This section describes the results of training data cross-validation using all the features of the dataset, and the combination of features that yielded the best classification performance. We also present the results for the three classification scenarios involving the three wells (Fig. 6) using the GNB and SVM models.

GNB Performance

We conducted an ANOVA to compare different combinations of features and the performance of the GNB model under 5-fold cross-validation. The results of this analysis are presented in Tables II and III.

Table II
ANOVA performed on the features (Depth, K, U, Th, Total GR and UCS), sorted by decreasing p values.
Table III
Feature combinations and their respective mean accuracy, precision, recall, and F1 score in the cross-validation of GNB classification.

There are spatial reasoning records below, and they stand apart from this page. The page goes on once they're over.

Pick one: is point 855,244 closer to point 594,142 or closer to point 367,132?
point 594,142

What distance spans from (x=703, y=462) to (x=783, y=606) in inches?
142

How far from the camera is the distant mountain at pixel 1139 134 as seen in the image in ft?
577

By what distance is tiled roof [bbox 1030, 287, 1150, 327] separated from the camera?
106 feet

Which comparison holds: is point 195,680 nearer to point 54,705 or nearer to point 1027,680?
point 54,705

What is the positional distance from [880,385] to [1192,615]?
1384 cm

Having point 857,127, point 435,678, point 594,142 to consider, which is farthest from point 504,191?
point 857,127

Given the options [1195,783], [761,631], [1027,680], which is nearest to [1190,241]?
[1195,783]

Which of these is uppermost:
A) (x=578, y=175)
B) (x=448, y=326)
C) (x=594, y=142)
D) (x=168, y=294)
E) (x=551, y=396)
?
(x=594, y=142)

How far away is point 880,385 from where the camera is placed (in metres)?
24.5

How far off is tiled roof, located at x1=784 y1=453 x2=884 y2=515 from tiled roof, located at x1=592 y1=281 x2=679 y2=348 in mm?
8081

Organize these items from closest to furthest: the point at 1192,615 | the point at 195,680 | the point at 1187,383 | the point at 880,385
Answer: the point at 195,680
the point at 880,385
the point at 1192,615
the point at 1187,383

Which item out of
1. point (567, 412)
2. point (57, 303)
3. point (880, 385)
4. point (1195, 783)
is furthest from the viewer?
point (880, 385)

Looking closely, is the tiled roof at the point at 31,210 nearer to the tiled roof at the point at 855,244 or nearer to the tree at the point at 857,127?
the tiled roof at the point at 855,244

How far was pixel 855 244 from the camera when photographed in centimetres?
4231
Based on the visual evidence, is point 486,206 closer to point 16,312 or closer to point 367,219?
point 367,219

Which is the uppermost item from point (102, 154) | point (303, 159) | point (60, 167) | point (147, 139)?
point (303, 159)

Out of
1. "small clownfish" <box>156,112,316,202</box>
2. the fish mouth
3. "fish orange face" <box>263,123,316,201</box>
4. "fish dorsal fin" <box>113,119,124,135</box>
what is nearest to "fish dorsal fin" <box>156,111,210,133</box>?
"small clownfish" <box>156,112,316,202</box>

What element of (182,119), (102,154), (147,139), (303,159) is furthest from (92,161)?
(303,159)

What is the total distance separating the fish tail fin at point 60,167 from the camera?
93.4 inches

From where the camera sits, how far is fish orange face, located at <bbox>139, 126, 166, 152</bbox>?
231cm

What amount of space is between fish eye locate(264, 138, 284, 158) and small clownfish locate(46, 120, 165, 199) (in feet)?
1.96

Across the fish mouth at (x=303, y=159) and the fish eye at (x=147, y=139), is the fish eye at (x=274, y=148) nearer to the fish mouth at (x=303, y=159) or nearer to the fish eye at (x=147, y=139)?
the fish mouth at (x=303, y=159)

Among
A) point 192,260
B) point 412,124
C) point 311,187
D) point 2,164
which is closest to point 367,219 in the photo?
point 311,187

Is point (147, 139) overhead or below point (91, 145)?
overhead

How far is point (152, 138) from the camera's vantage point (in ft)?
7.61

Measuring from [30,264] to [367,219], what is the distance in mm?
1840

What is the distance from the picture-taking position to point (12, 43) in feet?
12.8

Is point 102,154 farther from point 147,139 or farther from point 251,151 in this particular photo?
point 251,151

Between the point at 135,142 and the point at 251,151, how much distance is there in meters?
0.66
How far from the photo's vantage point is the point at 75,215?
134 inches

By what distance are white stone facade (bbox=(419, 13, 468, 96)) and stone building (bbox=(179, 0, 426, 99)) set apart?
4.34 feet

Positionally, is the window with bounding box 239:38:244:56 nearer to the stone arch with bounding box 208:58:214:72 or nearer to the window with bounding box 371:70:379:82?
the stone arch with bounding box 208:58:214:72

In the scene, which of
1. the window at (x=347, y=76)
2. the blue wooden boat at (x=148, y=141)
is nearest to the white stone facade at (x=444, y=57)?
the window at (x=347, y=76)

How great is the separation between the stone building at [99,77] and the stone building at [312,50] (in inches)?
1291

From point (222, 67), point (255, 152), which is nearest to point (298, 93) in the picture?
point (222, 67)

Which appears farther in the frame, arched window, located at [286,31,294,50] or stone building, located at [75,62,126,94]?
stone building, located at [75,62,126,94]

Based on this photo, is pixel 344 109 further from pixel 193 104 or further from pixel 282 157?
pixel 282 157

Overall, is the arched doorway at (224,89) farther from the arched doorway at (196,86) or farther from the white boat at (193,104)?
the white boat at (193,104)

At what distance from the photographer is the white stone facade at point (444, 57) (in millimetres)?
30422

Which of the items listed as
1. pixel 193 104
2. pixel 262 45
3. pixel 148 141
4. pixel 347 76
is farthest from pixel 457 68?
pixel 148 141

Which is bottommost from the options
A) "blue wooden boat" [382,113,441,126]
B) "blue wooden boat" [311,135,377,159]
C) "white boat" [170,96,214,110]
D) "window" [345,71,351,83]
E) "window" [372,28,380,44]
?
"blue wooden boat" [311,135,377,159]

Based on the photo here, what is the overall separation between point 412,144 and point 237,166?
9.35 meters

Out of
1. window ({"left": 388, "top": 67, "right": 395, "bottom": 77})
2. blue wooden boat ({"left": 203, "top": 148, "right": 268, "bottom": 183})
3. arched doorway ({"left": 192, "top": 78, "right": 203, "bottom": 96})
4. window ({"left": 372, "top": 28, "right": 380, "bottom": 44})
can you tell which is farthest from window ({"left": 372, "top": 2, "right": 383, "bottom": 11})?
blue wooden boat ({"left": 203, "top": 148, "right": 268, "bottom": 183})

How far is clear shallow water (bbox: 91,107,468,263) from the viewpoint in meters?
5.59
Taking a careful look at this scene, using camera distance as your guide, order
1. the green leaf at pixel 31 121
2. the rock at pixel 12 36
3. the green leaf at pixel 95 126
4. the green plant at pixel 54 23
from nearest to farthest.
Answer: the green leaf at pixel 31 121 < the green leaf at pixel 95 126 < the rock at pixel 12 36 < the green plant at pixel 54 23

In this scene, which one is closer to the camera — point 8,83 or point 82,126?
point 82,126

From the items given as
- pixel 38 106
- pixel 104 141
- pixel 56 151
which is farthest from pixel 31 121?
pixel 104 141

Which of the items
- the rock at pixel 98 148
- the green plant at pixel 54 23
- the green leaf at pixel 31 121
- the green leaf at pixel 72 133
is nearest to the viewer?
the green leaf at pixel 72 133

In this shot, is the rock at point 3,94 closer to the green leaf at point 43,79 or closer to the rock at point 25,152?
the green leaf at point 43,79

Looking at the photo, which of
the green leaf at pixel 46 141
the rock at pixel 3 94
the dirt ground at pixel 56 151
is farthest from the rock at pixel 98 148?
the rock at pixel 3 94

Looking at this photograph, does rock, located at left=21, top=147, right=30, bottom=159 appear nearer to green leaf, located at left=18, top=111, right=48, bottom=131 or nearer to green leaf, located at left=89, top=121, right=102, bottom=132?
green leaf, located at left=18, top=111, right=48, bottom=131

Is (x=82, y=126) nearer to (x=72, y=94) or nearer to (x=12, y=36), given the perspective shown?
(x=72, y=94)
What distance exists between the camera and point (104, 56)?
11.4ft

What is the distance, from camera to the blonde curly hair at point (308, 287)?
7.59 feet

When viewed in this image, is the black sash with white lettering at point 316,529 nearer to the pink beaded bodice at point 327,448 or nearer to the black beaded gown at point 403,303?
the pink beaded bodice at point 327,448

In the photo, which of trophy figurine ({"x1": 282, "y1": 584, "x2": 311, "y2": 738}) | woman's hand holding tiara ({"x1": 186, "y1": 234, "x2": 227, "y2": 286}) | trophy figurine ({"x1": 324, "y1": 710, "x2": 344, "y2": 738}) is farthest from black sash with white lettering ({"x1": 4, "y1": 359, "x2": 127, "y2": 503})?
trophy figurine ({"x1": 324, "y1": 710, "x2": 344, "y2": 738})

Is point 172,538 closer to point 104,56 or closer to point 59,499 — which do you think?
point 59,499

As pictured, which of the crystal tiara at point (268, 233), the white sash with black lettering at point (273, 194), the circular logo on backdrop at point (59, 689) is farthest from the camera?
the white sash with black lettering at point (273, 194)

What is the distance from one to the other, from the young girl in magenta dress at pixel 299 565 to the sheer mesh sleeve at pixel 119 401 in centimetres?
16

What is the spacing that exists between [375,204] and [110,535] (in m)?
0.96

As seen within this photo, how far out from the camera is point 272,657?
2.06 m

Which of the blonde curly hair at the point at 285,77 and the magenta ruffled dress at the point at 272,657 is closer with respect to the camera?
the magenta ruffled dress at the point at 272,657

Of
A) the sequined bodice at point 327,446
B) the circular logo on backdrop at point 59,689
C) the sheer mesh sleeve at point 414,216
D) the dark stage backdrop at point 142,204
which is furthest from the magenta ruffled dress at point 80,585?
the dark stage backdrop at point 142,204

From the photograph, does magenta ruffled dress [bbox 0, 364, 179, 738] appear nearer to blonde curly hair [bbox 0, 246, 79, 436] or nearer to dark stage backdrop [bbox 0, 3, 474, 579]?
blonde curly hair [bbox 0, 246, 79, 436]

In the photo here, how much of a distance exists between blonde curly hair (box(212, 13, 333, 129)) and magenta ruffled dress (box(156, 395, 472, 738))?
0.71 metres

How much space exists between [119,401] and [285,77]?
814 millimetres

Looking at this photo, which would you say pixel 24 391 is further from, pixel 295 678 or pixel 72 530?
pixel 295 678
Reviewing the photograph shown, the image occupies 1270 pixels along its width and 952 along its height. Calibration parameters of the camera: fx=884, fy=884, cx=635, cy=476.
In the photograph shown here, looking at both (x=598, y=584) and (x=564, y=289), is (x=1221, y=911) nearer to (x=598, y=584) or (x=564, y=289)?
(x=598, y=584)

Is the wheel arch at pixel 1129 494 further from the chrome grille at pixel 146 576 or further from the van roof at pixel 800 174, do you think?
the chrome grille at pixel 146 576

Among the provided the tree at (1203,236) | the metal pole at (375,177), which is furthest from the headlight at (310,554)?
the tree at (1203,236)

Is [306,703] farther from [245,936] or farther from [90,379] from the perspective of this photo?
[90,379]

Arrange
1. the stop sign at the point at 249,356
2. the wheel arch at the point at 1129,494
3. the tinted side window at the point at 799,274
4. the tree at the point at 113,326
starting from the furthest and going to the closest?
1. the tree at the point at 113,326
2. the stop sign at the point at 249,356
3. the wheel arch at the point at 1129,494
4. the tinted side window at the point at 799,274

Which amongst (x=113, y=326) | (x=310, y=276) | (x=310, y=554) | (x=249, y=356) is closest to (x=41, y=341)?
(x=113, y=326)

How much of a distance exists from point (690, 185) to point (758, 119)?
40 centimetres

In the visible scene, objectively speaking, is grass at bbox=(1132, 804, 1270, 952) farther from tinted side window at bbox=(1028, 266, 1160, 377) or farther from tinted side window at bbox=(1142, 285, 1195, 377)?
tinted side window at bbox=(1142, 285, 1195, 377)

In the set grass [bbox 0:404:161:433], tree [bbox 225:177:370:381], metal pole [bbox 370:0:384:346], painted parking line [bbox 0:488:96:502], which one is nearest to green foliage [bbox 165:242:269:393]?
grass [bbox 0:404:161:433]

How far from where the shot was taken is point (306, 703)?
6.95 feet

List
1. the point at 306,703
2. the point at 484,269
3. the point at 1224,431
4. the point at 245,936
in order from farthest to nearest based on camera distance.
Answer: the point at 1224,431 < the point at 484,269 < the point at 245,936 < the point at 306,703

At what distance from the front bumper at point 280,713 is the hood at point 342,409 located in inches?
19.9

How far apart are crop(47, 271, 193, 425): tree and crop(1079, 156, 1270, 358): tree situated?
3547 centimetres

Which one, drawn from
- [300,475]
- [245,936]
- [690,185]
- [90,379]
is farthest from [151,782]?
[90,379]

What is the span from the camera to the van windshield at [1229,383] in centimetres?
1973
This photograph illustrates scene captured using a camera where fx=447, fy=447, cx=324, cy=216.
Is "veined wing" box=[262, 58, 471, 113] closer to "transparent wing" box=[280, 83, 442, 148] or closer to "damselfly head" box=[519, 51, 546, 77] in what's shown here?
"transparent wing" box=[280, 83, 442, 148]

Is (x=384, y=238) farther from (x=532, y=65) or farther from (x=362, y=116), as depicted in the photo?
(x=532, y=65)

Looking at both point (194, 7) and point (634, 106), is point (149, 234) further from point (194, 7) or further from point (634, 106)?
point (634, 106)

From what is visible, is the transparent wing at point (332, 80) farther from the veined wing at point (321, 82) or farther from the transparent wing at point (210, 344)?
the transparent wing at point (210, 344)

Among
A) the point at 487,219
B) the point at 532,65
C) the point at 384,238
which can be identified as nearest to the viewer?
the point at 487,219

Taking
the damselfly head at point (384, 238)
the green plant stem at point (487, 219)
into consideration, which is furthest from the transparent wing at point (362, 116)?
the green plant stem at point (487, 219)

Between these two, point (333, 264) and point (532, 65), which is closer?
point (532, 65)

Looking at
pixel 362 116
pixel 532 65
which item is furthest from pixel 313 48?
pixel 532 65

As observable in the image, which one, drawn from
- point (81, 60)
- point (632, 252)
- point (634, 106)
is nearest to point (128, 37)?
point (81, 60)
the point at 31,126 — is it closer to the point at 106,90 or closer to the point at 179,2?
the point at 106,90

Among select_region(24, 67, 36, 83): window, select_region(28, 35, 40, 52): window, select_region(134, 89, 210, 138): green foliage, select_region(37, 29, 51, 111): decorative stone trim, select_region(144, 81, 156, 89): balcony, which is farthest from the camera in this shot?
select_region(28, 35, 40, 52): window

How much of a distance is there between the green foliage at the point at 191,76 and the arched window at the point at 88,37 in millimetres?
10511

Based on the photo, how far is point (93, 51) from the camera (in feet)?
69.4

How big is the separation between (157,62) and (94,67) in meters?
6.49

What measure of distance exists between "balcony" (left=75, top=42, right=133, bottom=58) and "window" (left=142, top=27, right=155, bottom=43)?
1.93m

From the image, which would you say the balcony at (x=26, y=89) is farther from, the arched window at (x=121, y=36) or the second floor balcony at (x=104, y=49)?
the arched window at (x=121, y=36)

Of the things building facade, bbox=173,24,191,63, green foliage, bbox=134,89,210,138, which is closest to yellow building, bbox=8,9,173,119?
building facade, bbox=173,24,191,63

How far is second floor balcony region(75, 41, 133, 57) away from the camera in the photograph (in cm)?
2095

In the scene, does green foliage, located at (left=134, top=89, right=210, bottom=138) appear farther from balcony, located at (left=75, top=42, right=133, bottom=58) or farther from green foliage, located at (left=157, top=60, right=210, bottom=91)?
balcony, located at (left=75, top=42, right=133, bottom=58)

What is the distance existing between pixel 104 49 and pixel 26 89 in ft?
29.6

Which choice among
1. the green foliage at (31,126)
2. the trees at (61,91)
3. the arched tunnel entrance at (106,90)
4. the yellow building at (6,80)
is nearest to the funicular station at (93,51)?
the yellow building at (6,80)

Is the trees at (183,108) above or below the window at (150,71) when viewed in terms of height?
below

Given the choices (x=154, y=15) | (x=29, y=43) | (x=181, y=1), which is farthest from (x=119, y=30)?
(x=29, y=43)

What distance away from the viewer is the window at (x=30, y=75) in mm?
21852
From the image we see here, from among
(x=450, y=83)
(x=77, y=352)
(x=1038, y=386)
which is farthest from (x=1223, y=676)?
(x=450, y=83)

The cross-validation results for the GNB model based on the Depth, K, and U features are shown in Fig. 8.

Figure 8
5-fold cross-validation for the GNB model based on the Depth, K, and U features.

Figure 9 shows the means and standard deviations obtained by 5-fold cross-validation with the three training sets for both cases: using all features, and using the best configuration of features.

Figure 9
Means and standard deviations of the cross-validation (k-fold = 5) for the GNB models with all features and best features in the training sets.

Figure 10 shows the classifications obtained by each GNB model considering the test data, according to the configuration described in Fig. 7.

Figure 10
Results of the GNB models with the three test sets, for all features and for the best configuration of features.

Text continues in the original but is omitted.